Geopositioning is the process of determining or estimating the geographic position of an object or a person. Geopositioning yields a set of geographic coordinates (such as latitude and longitude) in a given map datum. Geographic positions may also be expressed indirectly, as a distance in linear referencing or as a bearing and range from a known landmark. The resulting geoposition is sometimes referred to as geolocation, and the process of geopositioning may also be described as geo-localization. In turn, positions can be used to determine a more easily understandable location, such as a street address (see reverse geocoding).

Specific instances include:

Geofencing involves creating a virtual geographic boundary (a geofence), enabling software to trigger a response when a device enters or leaves a particular area. Geopositioning is a pre-requisite for geofencing.

Geopositioning uses various visual and electronic methods including position lines and position circles, celestial navigation, radio navigation, radio and WiFi positioning systems, and the use of satellite navigation systems.
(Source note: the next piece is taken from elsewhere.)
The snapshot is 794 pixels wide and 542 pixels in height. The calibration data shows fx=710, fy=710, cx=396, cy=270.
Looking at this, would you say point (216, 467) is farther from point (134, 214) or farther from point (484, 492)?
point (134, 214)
The calculation requires measurements or observations of distances or angles to reference points whose positions are known. In 2D surveys, observations of three reference points are enough to compute a position in a two-dimensional plane. In practice, observations are subject to errors resulting from various physical and atmospheric factors that influence the measurement of distances and angles.

A practical example of obtaining a position fix would be for a ship to take bearing measurements on three lighthouses positioned along the coast. These measurements could be made visually using a hand bearing compass, or in case of poor visibility, electronically using radar or radio direction finding. Since all physical observations are subject to errors, the resulting position fix is also subject to inaccuracy. Although in theory two lines of position (LOP) are enough to define a point, in practice 'crossing' more LOPs provides greater accuracy and confidence, especially if the lines cross at a good angle to each other. Three LOPs are considered the minimum for a practical navigational fix. The three LOPs when drawn on the chart will in general form a triangle, known as a 'cocked hat'. The navigator will have more confidence in a position fix that is formed by a small cocked hat with angles close to those of an equilateral triangle. The area of doubt surrounding a position fix is called an error ellipse. To minimize the error, electronic navigation systems generally use more than three reference points to compute a position fix to increase the data redundancy. As more redundant reference points are added, the position fix becomes more accurate and the area of the resulting error ellipse decreases.

The process of using 3 reference points to calculate the location is called Trilateration, and when using more than 3 points, multilateration.

Combining multiple observations to compute a position fix is equivalent to solving a system of linear equations. Navigation systems use regression algorithms such as least squares in order to compute a position fix in 3D space. This is most commonly done by combining distance measurements to 4 or more GPS satellites, which orbit the Earth along known paths.